When service members leave the military, the “separation” (in military jargon) is given a characterization: honorable, general under honorable conditions, other than honorable (OTH), bad conduct, or dishonorable discharge. This is essentially a veteran’s permanent performance review. It will be part of the paperwork he or she will have to show employers and the VA to prove military service. Anything less than honorable suggests the veteran had at least some problems in the military.
Like grades and performance reviews, discharge characterizations can be subjective. Bad conduct and dishonorable discharges are given if a soldier commits a major crime (such as a felony); there’s not a lot of wiggle room in those instances. The reason for receiving generals and OTHs, though, is a bit murkier. They can be given for other crimes (such as DUIs or assaults), breaking military rules (like going AWOL), or testing positive for drugs—among other things. There’s a good reason unfavorable discharges exist: They’re leverage the military uses to ensure the integrity of its branches.
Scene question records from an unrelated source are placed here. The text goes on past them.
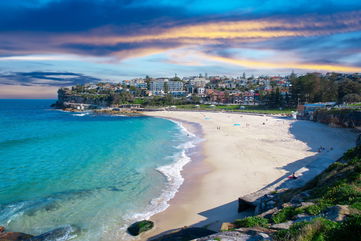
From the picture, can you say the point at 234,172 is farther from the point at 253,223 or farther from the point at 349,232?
the point at 349,232

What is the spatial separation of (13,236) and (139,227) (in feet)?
15.5

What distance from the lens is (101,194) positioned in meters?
→ 13.1

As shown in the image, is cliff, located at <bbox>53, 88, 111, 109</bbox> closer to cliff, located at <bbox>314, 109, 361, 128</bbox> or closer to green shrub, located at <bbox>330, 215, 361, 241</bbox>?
cliff, located at <bbox>314, 109, 361, 128</bbox>

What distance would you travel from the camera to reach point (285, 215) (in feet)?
22.4

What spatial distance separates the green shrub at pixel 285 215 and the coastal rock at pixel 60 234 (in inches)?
292

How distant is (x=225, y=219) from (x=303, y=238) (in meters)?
5.84

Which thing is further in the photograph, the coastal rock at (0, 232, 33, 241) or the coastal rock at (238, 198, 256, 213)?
the coastal rock at (238, 198, 256, 213)

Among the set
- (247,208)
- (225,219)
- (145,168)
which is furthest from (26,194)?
(247,208)

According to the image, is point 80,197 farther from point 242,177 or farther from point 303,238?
point 303,238

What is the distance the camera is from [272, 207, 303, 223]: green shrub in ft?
21.8

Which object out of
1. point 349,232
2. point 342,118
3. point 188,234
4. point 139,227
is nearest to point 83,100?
point 342,118

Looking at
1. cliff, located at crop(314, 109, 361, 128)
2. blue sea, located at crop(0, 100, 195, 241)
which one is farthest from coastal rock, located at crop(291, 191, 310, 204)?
cliff, located at crop(314, 109, 361, 128)

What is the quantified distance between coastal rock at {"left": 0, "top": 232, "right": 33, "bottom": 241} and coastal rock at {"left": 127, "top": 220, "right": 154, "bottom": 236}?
378cm

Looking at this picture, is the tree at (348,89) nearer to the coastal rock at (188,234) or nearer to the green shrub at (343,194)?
the green shrub at (343,194)
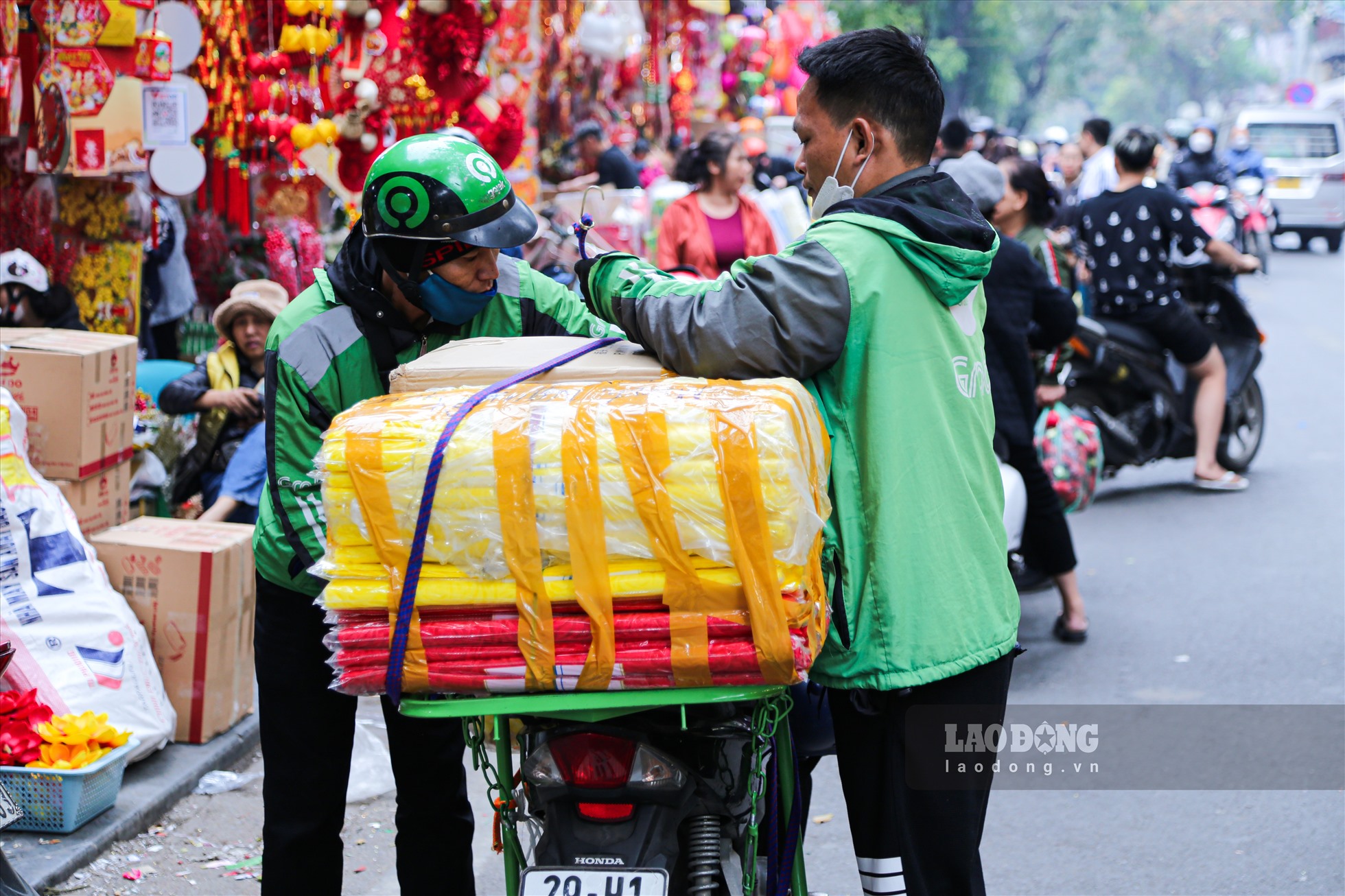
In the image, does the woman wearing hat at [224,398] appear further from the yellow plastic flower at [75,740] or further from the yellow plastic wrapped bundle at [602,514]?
the yellow plastic wrapped bundle at [602,514]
Less-than-honorable discharges come with real consequences. While veterans with general discharges are still eligible for all VA benefits, except educational ones like the GI Bill, those with OTHs are not. They get nothing: no health care, no disability, no GI Bill, no retirement pension (even if they’ve served enough time—typically 20 years—to qualify). Because of that, the decision to hand down an OTH isn’t taken lightly, according to retired Colonel Bob McLaughlin, a former Fort Carson garrison commander who now heads up Colorado Springs’ Mount Carmel Center of Excellence, an organization dedicated to helping veterans. “Commanders agonize over these decisions,” he says.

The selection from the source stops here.